Article 2 : Les sociétés Artelia, Urbanica Architectes et Iris Conseil Régions sont condamnées solidairement à payer au syndicat mixte Artois Mobilités une provision d’un montant de 106 987,52 euros toutes taxes comprises au titre des frais d’expertise.

Article 3 : Les sociétés Artelia, Urbanica Architectes et Iris Conseil Régions sont condamnées solidairement à payer au syndicat mixte Artois Mobilités une somme de 2 000 euros au titre des dispositions de l’article L. 761-1 du code de justice administrative.

Article 4 : Le surplus des conclusions des parties est rejeté.

Article 5 : La présente ordonnance sera notifiée au syndicat mixte Artois Mobilités et aux sociétés Artelia, Urbanica Architectes et Iris Conseils Régions, Setec Organisation, Setec ITS, Celtys, Ramery Travaux Publics, Colas France, Sotraix, Broutin TP.

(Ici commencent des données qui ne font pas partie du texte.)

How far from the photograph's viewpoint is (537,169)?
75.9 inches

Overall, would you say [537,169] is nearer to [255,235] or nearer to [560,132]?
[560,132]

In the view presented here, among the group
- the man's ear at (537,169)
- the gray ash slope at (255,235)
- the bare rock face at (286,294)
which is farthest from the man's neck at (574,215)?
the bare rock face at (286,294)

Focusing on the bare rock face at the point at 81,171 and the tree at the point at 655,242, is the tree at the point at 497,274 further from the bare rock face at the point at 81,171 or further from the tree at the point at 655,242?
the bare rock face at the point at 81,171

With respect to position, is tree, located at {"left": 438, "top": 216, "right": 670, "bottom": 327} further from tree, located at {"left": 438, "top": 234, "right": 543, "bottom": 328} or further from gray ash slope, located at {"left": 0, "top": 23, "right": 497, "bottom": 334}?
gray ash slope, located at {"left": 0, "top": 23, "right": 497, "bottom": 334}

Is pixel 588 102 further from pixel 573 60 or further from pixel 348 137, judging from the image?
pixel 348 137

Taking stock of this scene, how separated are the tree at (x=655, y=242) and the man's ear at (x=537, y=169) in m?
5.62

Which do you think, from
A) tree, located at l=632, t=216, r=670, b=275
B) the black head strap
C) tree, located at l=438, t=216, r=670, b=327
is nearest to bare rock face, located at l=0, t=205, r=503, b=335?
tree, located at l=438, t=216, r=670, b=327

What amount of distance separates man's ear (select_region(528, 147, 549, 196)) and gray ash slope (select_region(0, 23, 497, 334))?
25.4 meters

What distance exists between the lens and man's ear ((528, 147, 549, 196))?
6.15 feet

Fait à Lille, le 30 janvier 2026.


Le juge des référés,


Signé


P. LASSAUX


La République mande et ordonne au préfet du Pas-de-Calais en ce qui le concerne ou à tous commissaires de justice à ce requis en ce qui concerne les voies de droit commun contre les parties privées, de pourvoir à l’exécution de la présente décision.